▸ **Goal**
Can you change "further" to "farther" in the rows from the line containing "When comparing (x=38, y=633)" through the end, leaving everything else unchanged?

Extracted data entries
==========

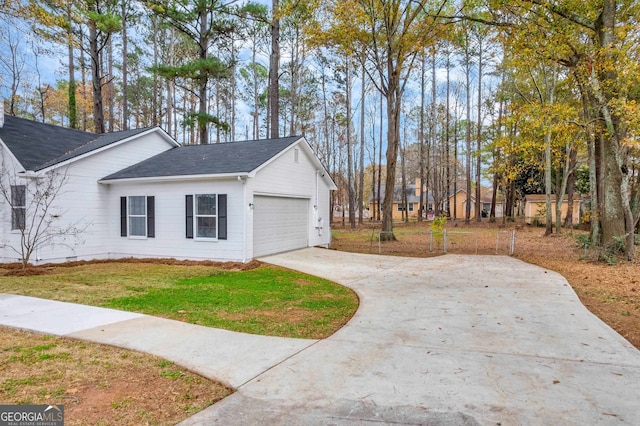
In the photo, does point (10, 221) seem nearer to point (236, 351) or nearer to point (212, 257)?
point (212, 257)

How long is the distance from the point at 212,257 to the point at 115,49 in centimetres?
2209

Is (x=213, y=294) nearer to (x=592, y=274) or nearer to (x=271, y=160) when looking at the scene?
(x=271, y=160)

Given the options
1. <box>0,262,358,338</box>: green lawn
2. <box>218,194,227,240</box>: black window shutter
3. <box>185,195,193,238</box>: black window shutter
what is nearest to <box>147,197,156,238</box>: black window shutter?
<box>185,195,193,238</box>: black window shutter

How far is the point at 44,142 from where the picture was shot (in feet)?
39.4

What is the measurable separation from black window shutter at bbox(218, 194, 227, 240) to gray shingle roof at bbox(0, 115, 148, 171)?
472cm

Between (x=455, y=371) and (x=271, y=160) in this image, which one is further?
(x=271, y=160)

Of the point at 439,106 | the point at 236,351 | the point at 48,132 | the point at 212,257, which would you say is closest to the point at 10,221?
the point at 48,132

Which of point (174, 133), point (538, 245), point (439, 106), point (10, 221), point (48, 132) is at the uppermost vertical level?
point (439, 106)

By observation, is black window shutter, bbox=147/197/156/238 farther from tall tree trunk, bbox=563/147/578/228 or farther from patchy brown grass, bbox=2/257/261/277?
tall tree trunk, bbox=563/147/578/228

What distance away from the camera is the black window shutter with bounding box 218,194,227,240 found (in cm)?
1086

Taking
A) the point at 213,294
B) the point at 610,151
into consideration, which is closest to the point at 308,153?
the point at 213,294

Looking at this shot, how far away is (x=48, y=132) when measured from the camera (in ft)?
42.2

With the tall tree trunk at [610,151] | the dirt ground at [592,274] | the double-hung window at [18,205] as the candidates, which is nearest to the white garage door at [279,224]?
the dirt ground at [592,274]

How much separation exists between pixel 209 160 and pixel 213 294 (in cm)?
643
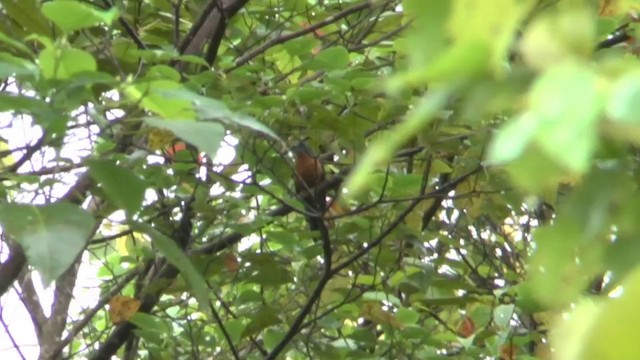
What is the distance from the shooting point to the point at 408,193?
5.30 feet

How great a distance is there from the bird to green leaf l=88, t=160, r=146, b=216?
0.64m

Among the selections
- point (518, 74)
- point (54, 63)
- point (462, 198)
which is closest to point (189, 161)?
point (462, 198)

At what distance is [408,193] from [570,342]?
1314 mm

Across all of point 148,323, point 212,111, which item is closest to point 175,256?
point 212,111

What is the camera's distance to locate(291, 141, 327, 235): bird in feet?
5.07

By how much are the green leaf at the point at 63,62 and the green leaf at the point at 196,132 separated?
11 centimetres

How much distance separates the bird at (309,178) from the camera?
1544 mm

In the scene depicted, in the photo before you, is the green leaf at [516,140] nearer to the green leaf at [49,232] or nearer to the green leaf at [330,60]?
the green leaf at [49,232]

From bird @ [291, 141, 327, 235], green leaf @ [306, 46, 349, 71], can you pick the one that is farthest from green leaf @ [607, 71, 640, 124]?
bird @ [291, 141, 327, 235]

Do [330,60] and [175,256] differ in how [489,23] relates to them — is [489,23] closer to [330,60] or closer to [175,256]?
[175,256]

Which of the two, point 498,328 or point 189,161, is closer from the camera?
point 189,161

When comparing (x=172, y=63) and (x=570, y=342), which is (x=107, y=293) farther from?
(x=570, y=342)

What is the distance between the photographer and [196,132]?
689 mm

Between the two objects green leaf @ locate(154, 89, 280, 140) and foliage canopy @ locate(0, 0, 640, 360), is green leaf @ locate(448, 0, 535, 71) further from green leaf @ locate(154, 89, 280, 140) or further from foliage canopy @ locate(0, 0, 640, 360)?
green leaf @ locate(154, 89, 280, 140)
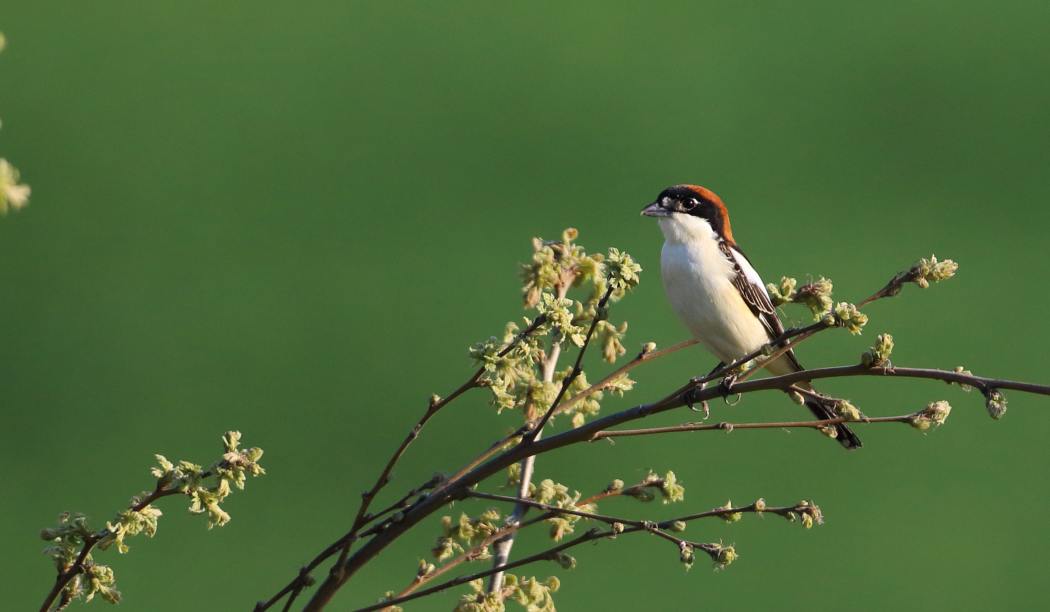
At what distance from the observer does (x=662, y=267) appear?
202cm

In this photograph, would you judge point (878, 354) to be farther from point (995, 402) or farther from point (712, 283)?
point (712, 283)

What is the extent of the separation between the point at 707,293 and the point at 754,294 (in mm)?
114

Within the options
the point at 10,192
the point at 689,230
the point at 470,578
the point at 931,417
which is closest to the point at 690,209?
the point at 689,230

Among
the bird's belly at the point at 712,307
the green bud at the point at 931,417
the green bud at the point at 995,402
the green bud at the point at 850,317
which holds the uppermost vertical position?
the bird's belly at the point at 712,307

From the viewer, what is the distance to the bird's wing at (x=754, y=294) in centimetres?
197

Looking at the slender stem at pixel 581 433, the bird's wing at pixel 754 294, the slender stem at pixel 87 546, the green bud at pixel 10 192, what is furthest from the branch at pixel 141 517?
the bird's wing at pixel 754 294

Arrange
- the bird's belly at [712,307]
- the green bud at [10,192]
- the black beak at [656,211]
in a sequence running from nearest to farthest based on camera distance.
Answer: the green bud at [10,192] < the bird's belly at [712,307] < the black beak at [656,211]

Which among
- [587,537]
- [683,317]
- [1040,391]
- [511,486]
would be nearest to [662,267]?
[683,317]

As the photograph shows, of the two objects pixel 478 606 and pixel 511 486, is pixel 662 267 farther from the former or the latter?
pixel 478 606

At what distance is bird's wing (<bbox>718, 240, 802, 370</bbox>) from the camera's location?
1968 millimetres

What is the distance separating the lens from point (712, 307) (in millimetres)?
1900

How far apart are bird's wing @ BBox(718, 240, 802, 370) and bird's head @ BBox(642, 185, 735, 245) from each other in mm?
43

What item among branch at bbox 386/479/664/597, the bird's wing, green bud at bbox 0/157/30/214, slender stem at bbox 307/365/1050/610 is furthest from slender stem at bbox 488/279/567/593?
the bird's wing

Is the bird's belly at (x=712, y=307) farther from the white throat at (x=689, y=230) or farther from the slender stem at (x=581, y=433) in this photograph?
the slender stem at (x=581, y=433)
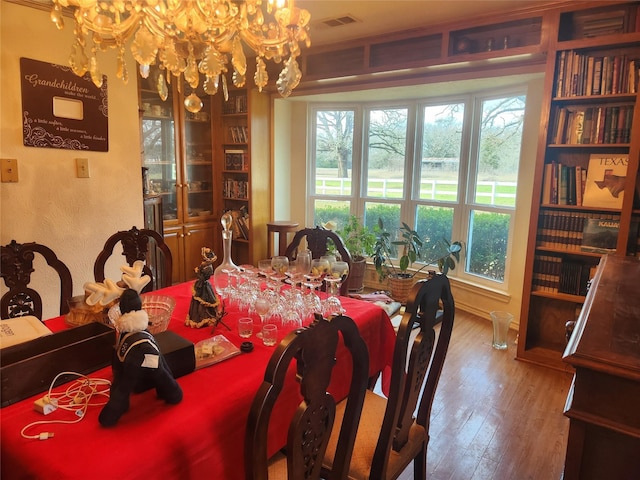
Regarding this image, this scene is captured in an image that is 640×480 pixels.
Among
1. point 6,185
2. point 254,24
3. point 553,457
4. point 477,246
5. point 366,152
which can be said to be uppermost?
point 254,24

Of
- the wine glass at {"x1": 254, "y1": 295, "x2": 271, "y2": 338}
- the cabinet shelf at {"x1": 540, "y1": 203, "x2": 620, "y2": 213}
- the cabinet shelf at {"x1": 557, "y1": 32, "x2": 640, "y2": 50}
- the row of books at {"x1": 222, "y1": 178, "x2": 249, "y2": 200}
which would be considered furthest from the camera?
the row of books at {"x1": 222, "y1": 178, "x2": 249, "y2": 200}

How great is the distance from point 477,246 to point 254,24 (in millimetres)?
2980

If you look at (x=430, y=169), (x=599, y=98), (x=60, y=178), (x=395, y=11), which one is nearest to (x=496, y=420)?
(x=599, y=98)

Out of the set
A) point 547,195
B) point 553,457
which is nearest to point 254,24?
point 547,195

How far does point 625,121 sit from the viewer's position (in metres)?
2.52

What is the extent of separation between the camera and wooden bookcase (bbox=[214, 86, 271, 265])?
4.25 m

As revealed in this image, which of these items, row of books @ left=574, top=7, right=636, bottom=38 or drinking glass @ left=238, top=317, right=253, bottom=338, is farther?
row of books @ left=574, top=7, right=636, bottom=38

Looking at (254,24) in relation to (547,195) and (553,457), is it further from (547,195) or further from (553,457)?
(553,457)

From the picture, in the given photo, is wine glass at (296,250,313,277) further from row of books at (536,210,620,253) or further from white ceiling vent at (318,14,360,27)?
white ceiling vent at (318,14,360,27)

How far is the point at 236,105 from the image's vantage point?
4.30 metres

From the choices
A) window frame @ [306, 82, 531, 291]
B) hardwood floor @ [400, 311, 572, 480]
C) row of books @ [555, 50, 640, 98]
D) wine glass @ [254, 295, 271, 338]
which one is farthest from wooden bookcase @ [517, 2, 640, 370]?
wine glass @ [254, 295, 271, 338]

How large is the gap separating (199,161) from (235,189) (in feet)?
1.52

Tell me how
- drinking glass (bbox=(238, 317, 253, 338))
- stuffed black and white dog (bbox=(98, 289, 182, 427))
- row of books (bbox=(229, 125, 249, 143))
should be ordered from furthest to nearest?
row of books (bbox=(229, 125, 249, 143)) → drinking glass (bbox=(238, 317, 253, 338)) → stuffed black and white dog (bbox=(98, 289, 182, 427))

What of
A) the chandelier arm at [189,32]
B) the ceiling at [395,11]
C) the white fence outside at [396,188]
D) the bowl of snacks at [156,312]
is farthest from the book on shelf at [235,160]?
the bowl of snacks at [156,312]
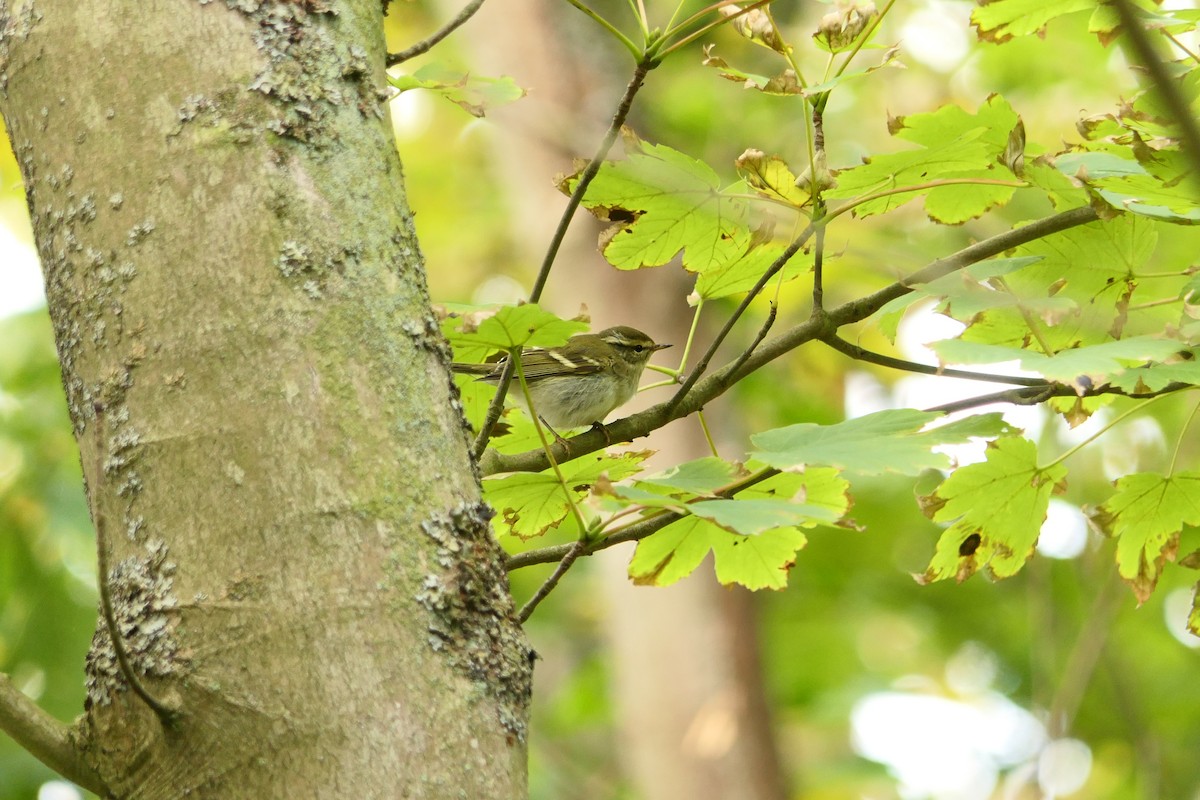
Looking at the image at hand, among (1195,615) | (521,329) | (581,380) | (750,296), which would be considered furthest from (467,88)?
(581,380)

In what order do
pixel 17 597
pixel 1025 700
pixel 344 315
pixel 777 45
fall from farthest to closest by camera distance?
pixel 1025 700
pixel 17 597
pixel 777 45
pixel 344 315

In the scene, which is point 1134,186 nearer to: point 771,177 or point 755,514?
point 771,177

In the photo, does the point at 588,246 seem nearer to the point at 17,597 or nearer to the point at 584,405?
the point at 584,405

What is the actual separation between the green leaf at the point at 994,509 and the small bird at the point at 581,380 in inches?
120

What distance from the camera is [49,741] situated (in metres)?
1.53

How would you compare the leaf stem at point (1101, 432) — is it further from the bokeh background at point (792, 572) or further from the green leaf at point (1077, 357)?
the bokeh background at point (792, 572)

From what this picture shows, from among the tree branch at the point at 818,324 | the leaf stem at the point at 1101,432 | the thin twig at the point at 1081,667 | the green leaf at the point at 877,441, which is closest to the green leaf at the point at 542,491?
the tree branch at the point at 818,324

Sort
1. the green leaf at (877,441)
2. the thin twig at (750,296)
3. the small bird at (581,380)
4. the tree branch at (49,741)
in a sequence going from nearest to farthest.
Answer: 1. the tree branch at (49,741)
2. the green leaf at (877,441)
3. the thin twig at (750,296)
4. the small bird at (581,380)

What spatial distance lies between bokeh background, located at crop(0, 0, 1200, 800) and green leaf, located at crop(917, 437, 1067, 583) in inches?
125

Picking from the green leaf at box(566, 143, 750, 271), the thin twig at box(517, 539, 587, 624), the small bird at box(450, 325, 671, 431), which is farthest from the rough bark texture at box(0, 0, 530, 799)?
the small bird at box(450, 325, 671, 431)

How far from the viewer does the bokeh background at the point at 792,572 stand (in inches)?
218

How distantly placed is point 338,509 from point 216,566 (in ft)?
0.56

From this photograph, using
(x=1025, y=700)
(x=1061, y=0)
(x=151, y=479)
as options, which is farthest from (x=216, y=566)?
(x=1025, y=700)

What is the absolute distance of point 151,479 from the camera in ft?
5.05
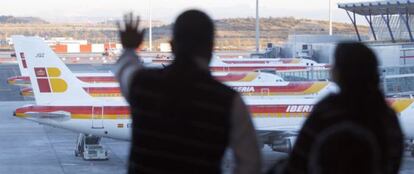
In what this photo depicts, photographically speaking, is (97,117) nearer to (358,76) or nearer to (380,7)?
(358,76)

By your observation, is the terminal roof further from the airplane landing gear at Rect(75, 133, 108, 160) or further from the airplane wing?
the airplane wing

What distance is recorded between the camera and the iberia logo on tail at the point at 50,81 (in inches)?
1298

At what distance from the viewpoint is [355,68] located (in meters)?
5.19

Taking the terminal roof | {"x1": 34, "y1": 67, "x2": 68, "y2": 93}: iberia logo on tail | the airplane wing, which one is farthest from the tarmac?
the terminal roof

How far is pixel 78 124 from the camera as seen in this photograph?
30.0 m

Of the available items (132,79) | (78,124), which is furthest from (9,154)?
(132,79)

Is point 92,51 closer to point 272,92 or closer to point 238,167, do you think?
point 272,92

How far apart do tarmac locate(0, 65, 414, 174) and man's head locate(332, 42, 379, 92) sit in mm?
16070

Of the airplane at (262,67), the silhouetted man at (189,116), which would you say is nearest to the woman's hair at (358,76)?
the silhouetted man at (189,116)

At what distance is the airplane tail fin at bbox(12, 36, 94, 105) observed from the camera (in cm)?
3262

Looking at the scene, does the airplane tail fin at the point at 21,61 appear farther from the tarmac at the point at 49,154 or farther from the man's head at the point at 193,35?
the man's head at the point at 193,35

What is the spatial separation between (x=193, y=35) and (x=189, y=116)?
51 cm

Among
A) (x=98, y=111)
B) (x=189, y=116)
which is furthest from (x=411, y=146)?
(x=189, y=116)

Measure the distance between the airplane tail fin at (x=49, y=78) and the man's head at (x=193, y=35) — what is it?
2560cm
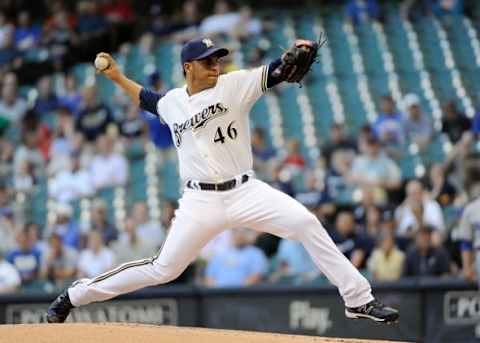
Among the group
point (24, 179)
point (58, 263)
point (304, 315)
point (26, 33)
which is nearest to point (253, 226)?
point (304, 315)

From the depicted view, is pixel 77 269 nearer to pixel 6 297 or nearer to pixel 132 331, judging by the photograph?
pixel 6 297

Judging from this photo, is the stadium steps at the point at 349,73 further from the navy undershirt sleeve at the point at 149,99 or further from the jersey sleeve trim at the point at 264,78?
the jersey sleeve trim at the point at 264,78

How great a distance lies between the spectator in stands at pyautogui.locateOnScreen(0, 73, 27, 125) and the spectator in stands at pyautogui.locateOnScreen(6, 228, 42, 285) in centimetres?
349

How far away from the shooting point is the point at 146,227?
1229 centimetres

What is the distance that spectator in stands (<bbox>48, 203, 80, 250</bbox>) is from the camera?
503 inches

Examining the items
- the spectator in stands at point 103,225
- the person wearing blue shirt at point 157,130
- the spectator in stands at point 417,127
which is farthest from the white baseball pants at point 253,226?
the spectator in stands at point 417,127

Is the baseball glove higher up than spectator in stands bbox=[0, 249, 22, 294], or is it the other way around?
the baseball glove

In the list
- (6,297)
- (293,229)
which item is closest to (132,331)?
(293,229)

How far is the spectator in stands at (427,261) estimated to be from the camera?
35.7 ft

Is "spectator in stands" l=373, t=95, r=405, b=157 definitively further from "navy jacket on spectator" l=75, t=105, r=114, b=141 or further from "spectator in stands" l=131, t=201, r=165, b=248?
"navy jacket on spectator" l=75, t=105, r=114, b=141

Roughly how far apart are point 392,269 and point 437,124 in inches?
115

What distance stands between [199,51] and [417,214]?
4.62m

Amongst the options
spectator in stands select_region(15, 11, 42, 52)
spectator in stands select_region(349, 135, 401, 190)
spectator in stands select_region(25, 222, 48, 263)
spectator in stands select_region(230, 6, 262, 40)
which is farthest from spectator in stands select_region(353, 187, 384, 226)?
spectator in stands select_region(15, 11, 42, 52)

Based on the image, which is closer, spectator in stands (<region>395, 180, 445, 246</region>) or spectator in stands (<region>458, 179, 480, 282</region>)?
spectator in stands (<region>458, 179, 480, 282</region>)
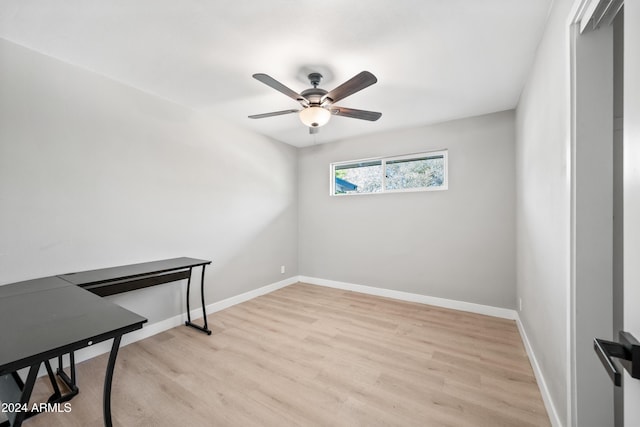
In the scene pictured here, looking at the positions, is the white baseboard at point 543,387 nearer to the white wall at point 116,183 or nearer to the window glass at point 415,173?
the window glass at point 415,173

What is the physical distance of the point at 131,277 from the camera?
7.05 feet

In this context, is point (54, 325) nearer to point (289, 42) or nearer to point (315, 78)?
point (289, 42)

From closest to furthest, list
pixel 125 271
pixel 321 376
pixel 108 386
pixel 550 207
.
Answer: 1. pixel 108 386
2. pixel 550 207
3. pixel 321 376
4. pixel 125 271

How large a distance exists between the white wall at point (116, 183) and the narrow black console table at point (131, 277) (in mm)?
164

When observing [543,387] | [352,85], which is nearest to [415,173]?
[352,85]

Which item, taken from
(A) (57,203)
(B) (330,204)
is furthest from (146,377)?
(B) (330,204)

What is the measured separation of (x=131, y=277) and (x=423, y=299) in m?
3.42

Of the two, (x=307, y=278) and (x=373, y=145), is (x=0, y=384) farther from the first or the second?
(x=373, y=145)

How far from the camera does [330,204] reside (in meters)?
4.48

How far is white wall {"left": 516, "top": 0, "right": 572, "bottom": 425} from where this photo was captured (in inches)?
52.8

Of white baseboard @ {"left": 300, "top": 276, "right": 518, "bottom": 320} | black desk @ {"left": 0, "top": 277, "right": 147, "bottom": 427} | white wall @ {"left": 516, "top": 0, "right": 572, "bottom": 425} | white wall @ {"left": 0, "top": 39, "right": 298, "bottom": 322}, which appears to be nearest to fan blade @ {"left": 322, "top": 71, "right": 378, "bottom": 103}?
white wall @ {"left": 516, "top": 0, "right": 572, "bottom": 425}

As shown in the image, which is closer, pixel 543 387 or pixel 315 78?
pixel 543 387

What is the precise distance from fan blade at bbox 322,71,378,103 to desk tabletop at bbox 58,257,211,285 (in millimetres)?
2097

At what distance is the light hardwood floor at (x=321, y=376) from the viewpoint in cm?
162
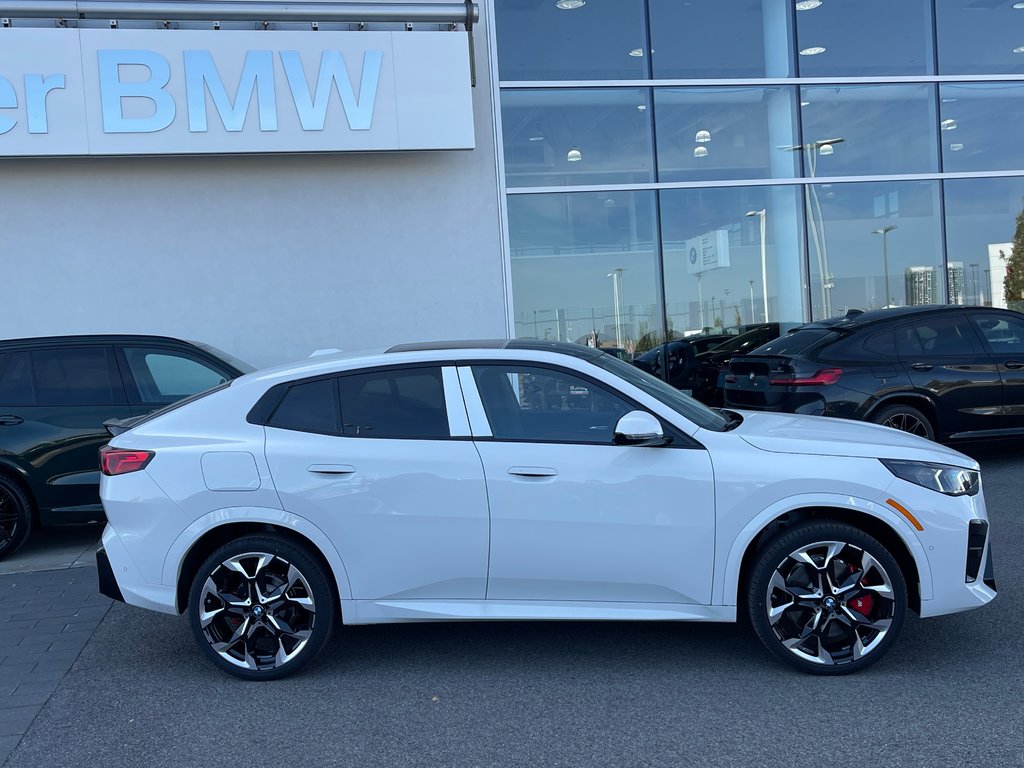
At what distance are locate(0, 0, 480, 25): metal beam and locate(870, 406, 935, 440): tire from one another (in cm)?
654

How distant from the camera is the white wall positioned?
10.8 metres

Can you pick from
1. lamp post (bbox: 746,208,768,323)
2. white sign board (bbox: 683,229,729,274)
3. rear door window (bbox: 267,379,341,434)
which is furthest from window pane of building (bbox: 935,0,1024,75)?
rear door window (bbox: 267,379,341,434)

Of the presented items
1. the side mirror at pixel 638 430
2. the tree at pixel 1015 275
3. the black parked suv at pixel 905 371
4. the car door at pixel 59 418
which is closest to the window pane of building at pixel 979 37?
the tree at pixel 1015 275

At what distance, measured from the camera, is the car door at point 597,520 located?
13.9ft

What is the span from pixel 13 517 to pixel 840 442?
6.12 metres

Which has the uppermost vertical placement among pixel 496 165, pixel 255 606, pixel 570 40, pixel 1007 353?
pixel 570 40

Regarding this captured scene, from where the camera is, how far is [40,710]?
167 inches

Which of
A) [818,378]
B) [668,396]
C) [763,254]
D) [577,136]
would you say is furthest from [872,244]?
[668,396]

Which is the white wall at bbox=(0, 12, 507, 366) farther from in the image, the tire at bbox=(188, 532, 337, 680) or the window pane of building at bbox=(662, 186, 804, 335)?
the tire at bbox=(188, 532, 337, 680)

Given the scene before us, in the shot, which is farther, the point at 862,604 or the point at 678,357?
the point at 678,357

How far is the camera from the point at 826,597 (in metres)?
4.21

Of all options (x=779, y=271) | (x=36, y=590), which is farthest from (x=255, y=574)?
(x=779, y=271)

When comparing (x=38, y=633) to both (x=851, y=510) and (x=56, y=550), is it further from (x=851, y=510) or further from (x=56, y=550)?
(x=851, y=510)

==========

▸ **Solution to this task**
When comparing (x=38, y=633) to both (x=851, y=510) and (x=56, y=550), is it farther from (x=851, y=510) or farther from (x=56, y=550)?
(x=851, y=510)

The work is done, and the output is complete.